### To be done
Copy the entries from the beginning through the line that contains "29.6 inches", swapping "dog's front paw" for "dog's forepaw" and leaving everything else unchanged. Omit the pictures.

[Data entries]
────────────────────────────────────────

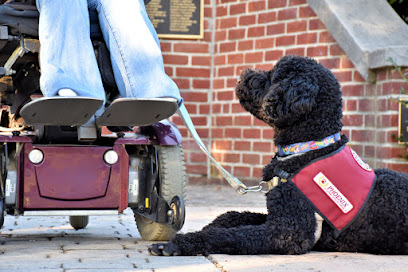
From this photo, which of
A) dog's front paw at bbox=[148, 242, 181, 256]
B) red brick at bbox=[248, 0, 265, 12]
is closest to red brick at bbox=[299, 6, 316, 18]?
red brick at bbox=[248, 0, 265, 12]

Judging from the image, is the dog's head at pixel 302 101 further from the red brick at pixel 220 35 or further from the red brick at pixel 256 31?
the red brick at pixel 220 35

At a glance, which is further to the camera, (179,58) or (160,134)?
(179,58)

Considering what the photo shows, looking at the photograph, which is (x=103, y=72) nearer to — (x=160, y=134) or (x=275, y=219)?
(x=160, y=134)

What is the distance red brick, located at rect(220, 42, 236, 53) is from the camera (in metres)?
7.32

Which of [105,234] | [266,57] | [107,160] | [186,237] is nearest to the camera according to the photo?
[186,237]

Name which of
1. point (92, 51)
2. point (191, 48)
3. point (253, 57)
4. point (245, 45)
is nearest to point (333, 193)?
point (92, 51)

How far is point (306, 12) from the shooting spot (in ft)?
22.0

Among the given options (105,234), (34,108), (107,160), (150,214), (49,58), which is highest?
(49,58)

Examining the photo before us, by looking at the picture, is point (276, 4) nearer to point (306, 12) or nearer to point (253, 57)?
point (306, 12)

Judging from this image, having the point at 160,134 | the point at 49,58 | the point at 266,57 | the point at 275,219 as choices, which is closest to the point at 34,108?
the point at 49,58

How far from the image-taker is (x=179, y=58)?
24.5ft

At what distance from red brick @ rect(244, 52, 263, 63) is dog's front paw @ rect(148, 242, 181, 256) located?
4.34 m

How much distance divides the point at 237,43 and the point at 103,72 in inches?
163

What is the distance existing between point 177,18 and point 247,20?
29.6 inches
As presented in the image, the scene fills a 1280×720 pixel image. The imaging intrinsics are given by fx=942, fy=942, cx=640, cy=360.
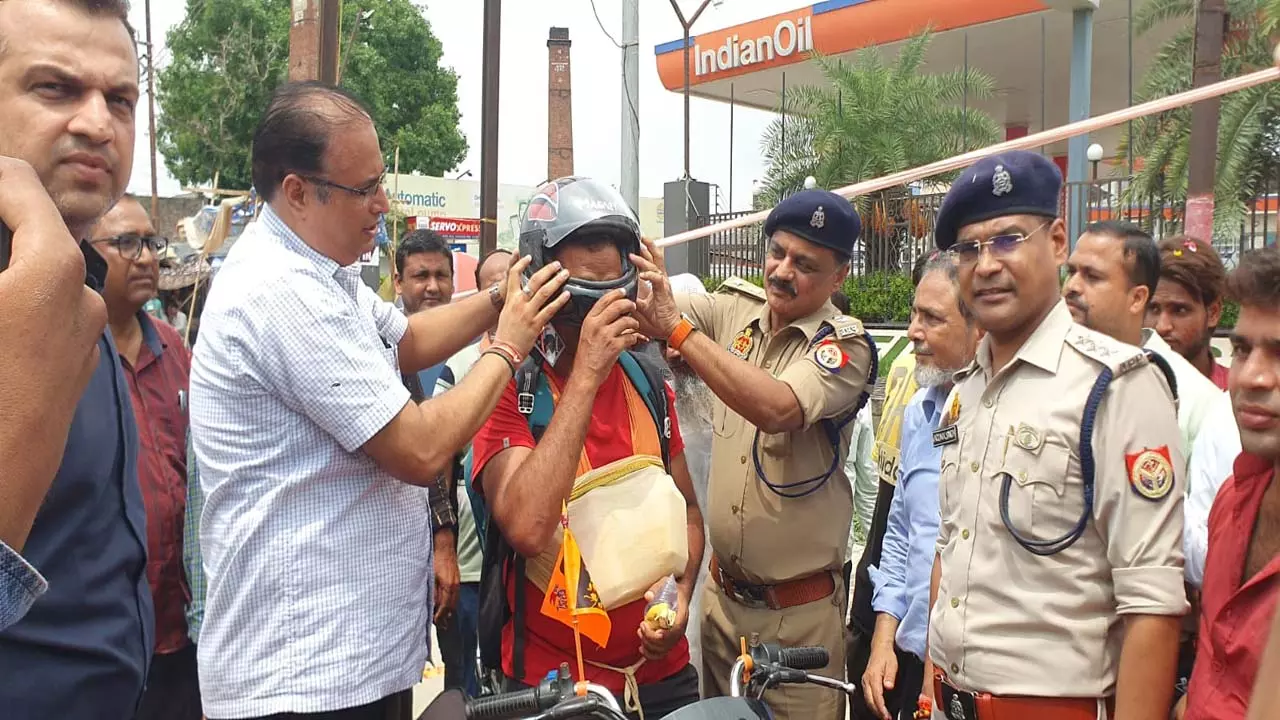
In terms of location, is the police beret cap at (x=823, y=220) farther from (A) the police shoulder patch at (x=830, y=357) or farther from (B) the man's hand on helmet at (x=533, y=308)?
(B) the man's hand on helmet at (x=533, y=308)

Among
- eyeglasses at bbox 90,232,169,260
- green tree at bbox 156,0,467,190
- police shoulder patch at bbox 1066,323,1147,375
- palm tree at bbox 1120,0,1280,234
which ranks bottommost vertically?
police shoulder patch at bbox 1066,323,1147,375

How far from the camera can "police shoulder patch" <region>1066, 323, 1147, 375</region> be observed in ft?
6.72

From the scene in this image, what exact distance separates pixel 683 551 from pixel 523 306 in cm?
68

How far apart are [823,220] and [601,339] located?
104 cm

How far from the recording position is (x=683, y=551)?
7.20 feet

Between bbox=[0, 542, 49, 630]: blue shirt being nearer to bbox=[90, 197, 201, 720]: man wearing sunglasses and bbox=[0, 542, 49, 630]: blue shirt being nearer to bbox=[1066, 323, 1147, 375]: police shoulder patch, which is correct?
bbox=[90, 197, 201, 720]: man wearing sunglasses

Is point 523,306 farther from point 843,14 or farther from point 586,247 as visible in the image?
point 843,14

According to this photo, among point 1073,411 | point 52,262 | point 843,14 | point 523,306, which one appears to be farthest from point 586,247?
point 843,14

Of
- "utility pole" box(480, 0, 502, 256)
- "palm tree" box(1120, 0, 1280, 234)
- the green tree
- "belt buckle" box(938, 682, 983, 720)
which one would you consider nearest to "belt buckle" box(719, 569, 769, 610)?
"belt buckle" box(938, 682, 983, 720)

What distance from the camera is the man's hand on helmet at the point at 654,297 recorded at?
240 centimetres

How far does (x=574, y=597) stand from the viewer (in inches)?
83.2

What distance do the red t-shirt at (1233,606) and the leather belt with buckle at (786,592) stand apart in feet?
3.77

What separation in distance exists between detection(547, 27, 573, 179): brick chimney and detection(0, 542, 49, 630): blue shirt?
15751mm

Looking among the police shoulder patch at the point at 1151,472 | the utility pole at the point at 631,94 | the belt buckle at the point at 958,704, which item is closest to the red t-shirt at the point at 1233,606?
the police shoulder patch at the point at 1151,472
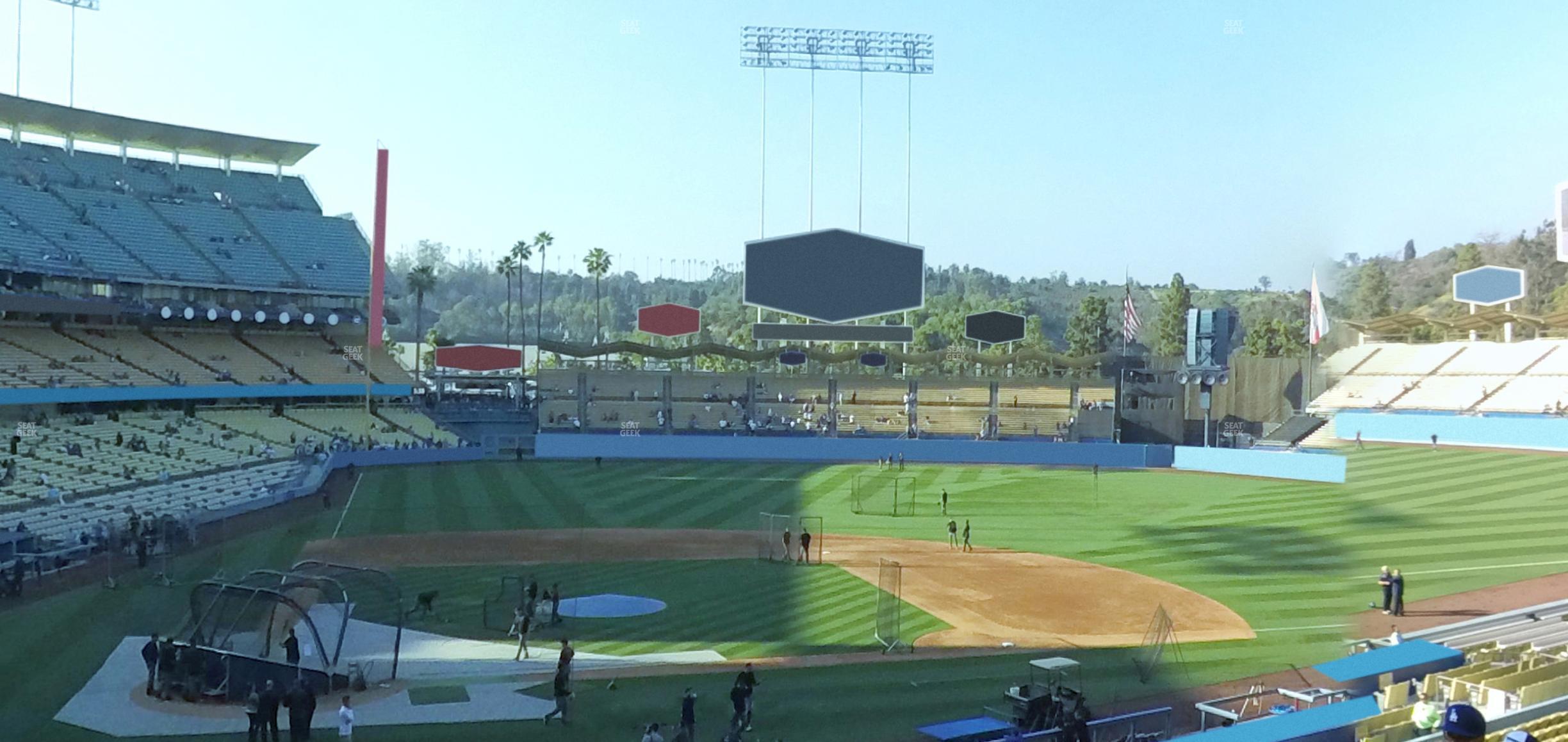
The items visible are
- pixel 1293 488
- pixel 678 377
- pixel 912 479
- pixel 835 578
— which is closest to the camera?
pixel 835 578

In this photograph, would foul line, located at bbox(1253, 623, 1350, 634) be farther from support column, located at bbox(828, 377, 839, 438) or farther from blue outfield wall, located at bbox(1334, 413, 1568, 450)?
support column, located at bbox(828, 377, 839, 438)

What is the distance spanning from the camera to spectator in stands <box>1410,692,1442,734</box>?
13.5 metres

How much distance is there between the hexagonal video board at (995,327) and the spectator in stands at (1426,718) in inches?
2489

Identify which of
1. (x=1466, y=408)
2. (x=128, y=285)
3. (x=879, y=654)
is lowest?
(x=879, y=654)

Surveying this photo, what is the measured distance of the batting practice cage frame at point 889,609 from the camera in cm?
2669

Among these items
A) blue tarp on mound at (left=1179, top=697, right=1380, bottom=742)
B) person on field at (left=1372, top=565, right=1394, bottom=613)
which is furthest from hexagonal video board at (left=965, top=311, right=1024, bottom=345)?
blue tarp on mound at (left=1179, top=697, right=1380, bottom=742)

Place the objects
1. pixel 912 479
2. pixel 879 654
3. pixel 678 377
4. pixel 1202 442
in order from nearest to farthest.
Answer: pixel 879 654
pixel 912 479
pixel 1202 442
pixel 678 377

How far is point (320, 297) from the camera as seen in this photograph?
75000 mm

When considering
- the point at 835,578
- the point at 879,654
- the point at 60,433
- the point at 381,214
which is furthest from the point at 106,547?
the point at 381,214

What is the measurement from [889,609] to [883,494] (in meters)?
25.4

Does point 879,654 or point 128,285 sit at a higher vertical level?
point 128,285

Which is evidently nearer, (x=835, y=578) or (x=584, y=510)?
(x=835, y=578)

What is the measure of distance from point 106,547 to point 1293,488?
47.4 m

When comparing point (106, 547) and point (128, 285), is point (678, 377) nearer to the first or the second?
point (128, 285)
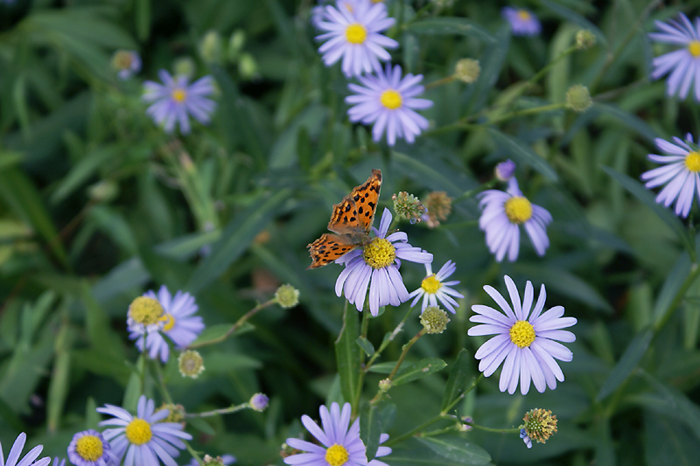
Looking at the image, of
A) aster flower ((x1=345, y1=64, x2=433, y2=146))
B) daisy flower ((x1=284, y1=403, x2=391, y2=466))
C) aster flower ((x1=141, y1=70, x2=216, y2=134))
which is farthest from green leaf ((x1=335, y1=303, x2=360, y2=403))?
aster flower ((x1=141, y1=70, x2=216, y2=134))

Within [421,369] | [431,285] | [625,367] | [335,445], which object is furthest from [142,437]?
[625,367]

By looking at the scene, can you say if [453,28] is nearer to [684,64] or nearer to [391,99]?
[391,99]

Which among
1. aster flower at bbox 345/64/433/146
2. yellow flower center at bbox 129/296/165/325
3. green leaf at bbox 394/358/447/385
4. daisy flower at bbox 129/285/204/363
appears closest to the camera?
green leaf at bbox 394/358/447/385

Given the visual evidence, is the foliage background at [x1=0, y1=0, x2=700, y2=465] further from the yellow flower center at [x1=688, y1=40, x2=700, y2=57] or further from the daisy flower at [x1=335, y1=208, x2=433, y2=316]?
the daisy flower at [x1=335, y1=208, x2=433, y2=316]

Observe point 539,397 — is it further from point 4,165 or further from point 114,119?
point 4,165

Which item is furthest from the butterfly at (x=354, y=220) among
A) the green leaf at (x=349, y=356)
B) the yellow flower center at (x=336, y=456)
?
the yellow flower center at (x=336, y=456)
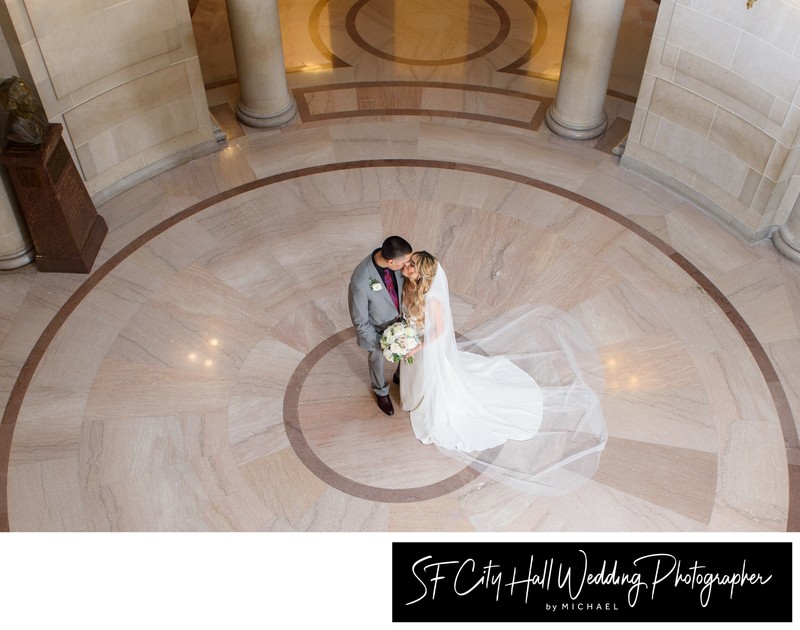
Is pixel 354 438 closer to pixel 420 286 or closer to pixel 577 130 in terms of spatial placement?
pixel 420 286

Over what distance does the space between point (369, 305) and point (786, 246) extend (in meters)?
4.32

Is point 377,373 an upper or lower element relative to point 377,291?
lower

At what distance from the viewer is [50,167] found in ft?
23.3

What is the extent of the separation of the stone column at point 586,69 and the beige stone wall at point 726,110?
23.6 inches

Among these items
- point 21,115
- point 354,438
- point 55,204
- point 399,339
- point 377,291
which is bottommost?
point 354,438

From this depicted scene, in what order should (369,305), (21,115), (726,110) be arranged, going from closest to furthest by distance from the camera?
(369,305) < (21,115) < (726,110)

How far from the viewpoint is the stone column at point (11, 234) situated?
729 cm

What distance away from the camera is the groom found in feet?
17.1

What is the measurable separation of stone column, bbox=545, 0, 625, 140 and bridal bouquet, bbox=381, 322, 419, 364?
4.46 meters

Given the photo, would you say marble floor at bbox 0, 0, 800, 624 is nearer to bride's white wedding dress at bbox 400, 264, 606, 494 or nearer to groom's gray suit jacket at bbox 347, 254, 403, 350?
bride's white wedding dress at bbox 400, 264, 606, 494

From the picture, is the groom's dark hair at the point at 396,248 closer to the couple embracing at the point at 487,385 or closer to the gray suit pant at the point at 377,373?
the couple embracing at the point at 487,385

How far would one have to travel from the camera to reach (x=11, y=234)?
7488 millimetres

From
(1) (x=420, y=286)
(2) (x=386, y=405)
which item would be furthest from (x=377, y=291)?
(2) (x=386, y=405)

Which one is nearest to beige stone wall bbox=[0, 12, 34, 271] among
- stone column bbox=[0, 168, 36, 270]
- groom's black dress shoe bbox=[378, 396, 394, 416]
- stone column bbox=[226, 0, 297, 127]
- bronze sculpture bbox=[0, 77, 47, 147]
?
stone column bbox=[0, 168, 36, 270]
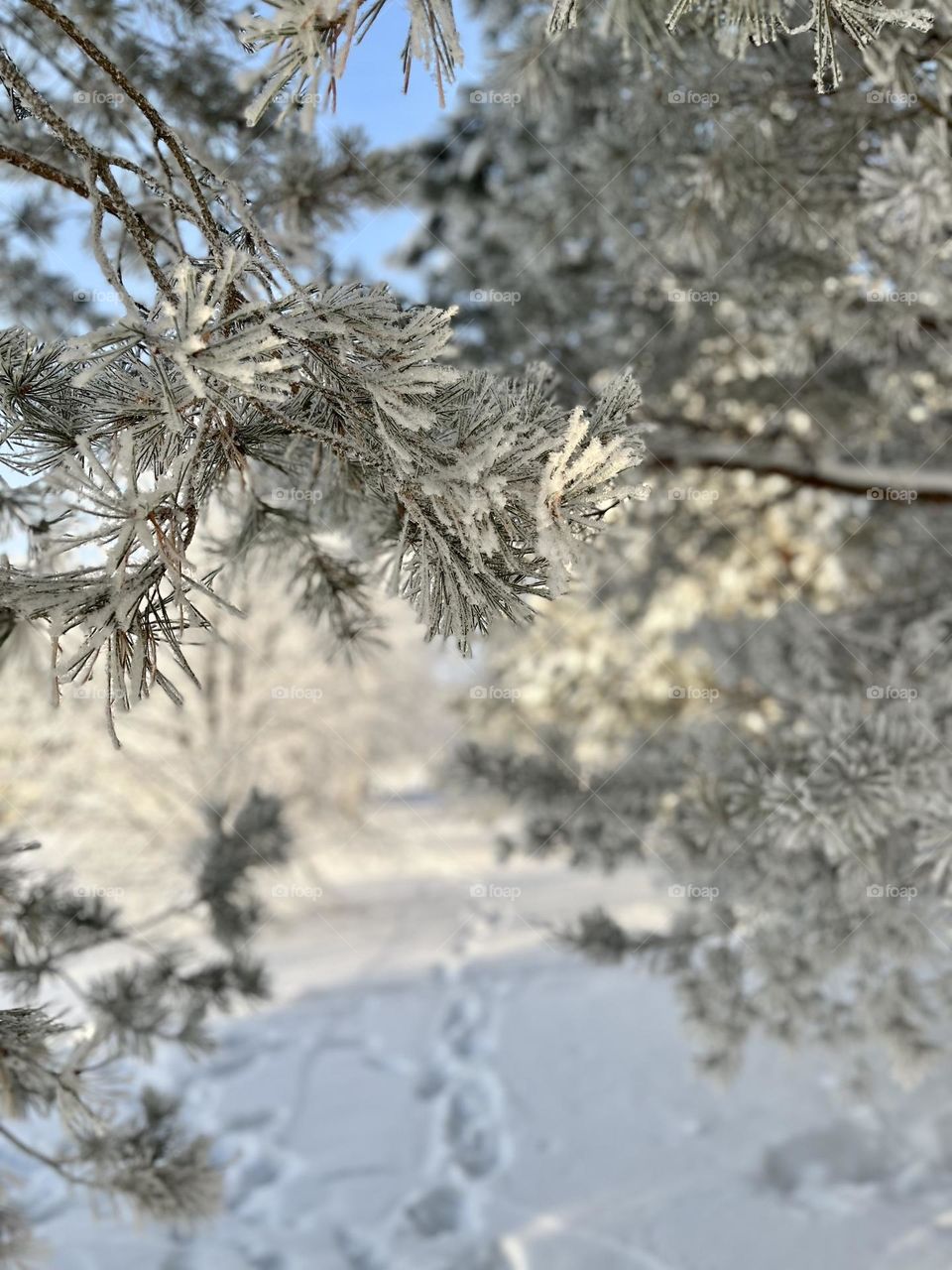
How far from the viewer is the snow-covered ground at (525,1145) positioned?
2914mm

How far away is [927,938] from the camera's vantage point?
2.49 metres

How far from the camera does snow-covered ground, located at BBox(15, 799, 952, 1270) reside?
2.91m

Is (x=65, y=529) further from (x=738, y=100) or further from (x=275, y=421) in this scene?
(x=738, y=100)

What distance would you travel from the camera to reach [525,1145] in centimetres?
361

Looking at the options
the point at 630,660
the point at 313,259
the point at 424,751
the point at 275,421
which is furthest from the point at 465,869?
the point at 275,421
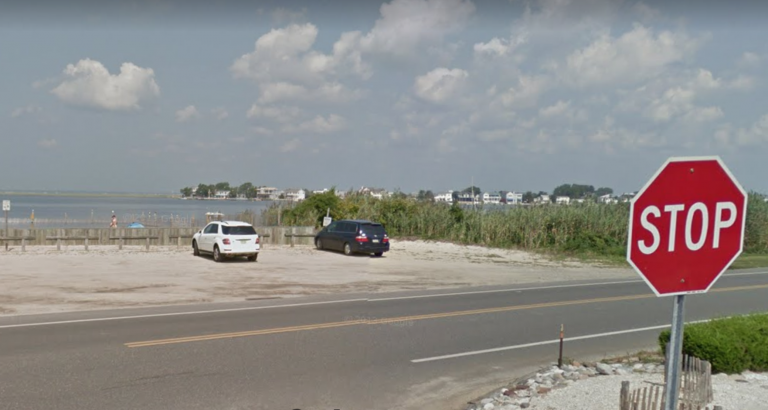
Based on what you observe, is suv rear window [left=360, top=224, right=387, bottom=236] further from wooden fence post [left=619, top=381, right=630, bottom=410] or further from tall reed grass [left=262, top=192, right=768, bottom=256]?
wooden fence post [left=619, top=381, right=630, bottom=410]

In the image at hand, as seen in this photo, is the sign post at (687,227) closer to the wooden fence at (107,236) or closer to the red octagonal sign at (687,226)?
the red octagonal sign at (687,226)

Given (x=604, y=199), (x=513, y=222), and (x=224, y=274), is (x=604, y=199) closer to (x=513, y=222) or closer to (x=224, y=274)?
(x=513, y=222)

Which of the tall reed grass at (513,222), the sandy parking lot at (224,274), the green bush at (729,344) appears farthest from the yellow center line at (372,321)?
the tall reed grass at (513,222)

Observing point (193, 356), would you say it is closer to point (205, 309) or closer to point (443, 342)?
point (443, 342)

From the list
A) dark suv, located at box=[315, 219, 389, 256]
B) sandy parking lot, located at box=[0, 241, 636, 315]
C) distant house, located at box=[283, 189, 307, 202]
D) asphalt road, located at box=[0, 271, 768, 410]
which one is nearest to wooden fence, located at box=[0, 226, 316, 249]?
sandy parking lot, located at box=[0, 241, 636, 315]

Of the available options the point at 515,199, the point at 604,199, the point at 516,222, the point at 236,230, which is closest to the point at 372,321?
the point at 236,230

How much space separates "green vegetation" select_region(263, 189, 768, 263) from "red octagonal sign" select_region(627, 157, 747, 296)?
3080 cm

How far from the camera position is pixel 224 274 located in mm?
23281

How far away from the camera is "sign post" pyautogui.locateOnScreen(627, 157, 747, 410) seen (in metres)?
3.71

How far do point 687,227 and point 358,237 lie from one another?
92.8 ft

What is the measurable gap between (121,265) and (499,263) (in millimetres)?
16109

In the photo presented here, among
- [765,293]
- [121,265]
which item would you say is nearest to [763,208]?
[765,293]

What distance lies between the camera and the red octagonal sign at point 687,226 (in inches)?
146

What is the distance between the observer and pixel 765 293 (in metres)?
20.3
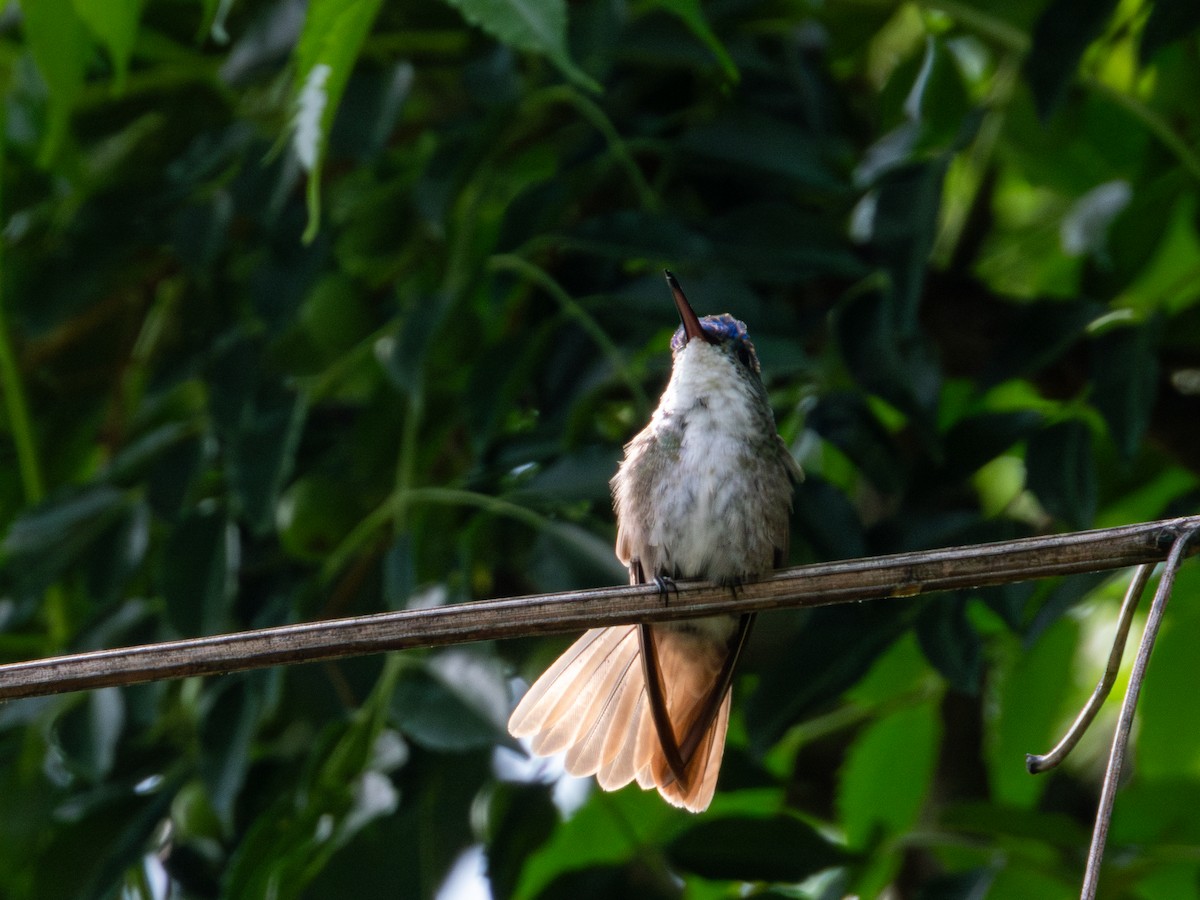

────────────────────────────────────────

### Completed exercise
From this photo, which of
A) dog's forepaw at bbox=[148, 242, 181, 256]
B) red brick at bbox=[248, 0, 265, 12]
is closest to red brick at bbox=[299, 6, 316, 18]?
red brick at bbox=[248, 0, 265, 12]

Judging from the image, is the dog's head at pixel 302 101 further from the red brick at pixel 220 35 or further from the red brick at pixel 256 31?
the red brick at pixel 220 35

At a glance, which is further to the camera, (179,58) or (160,134)?
(179,58)

Considering what the photo shows, looking at the photograph, which is (x=103, y=72) nearer to — (x=160, y=134) or (x=275, y=219)?
(x=160, y=134)

What is the distance red brick, located at rect(220, 42, 236, 53) is from the camera (in metres)?
7.32

Which of [105,234] | [266,57] | [107,160] | [186,237] is nearest to the camera according to the photo?
[186,237]

Name which of
1. point (92, 51)
2. point (191, 48)
3. point (253, 57)
4. point (245, 45)
is nearest to point (333, 193)?
point (92, 51)

How far is point (306, 12) from the shooting spot (in ft)?
22.0

Among the given options (105,234), (34,108), (107,160), (150,214), (49,58), which is highest?
(49,58)

Examining the photo before us, by looking at the picture, is point (276, 4) nearer to point (306, 12) or nearer to point (253, 57)?
point (306, 12)

Judging from this image, having the point at 160,134 | the point at 49,58 | the point at 266,57 | the point at 275,219 as choices, which is closest to the point at 34,108?
the point at 49,58

How far from the image-taker is (x=179, y=58)?
24.5ft

At what distance from red brick @ rect(244, 52, 263, 63) is dog's forepaw @ rect(148, 242, 181, 256) located?
4.34 m

How much distance divides the point at 237,43 and the point at 103,72 in inches?
163

What is the distance existing between point 177,18 and point 247,20?
29.6 inches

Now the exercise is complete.